TEXT BLOCK
A few weeks ago, one of the members brought up about whether we should bring up evaluators to do speech previews. There is absolutely nothing in the constitution about meeting format. There is nothing in the bylaw skeleton about meeting format either. Clubs can append to the skeleton but there's a 300-character limit, and we used most of that up describing our meeting cancellation policy (see some of my previous posts). Toastmasters International must approve club bylaw amendments.

I told the club I thought that rules on meeting format belonged in "Standing rules."


One of the members was not impressed with my research, and made a MOTION that it be at the toastmaster's discretion whether to have evaluators do speech previews. I asked the member if he wanted a STANDING RULE but he said no. Anyway the MOTION was seconded and passed.

The history of our club is mostly oral, and I couldn't find anything in the supply cabinet regarding any standing rules that might have been passed in the history of the club.

SHORT TASK A
Print the passage of the meeting-format post from "I told the club" up to and including "of the club.".
The entries have no connection to the meeting-format post.

RECORDS FOR THIS EXERCISE
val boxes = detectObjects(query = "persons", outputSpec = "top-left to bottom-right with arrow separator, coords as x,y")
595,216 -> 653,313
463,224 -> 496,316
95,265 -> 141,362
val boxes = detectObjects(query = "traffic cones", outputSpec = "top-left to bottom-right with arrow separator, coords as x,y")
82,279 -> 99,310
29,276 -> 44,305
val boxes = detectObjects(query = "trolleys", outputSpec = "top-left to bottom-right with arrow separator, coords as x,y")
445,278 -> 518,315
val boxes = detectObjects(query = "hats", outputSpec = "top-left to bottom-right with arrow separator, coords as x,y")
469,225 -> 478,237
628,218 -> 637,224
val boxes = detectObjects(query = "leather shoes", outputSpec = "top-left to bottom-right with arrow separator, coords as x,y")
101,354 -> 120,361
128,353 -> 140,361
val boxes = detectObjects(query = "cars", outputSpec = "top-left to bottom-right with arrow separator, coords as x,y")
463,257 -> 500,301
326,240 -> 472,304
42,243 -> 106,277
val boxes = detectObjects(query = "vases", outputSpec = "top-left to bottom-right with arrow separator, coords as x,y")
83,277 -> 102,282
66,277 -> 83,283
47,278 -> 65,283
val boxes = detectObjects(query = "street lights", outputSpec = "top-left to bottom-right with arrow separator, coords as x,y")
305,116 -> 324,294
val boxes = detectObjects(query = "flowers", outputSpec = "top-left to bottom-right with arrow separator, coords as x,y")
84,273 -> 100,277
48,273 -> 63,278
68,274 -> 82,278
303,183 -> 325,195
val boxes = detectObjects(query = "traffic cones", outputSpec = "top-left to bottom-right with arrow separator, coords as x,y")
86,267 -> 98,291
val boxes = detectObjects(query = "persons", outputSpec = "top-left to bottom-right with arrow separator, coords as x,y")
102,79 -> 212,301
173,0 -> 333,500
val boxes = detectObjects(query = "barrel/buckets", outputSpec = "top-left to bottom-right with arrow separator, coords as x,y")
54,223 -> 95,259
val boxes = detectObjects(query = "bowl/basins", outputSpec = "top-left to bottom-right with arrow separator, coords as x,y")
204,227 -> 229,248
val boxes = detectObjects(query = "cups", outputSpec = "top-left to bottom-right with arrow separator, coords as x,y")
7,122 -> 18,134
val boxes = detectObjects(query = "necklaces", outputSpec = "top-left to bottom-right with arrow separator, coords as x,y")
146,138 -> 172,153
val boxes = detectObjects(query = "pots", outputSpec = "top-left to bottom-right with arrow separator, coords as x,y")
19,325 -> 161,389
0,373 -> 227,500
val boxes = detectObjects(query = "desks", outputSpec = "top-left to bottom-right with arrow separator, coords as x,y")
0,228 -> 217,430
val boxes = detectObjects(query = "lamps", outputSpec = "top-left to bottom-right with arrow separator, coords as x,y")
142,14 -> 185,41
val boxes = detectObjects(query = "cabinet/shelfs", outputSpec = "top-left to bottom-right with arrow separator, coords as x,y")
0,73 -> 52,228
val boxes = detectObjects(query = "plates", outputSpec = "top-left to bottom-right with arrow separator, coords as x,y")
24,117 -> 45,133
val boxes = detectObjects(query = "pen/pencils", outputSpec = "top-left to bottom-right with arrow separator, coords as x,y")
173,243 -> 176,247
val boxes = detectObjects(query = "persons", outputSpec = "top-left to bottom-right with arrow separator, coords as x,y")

SHORT TASK B
Rewrite the entries from their first line up to and including the line with "445,278 -> 518,315", putting "carts" in place of "trolleys" and leaving everything else unchanged.

REPLY A
I told the club I thought that rules on meeting format belonged in "Standing rules."


One of the members was not impressed with my research, and made a MOTION that it be at the toastmaster's discretion whether to have evaluators do speech previews. I asked the member if he wanted a STANDING RULE but he said no. Anyway the MOTION was seconded and passed.

The history of our club is mostly oral, and I couldn't find anything in the supply cabinet regarding any standing rules that might have been passed in the history of the club.

REPLY B
val boxes = detectObjects(query = "persons", outputSpec = "top-left to bottom-right with arrow separator, coords as x,y")
595,216 -> 653,313
463,224 -> 496,316
95,265 -> 141,362
val boxes = detectObjects(query = "traffic cones", outputSpec = "top-left to bottom-right with arrow separator, coords as x,y")
82,279 -> 99,310
29,276 -> 44,305
val boxes = detectObjects(query = "carts", outputSpec = "top-left to bottom-right with arrow separator, coords as x,y")
445,278 -> 518,315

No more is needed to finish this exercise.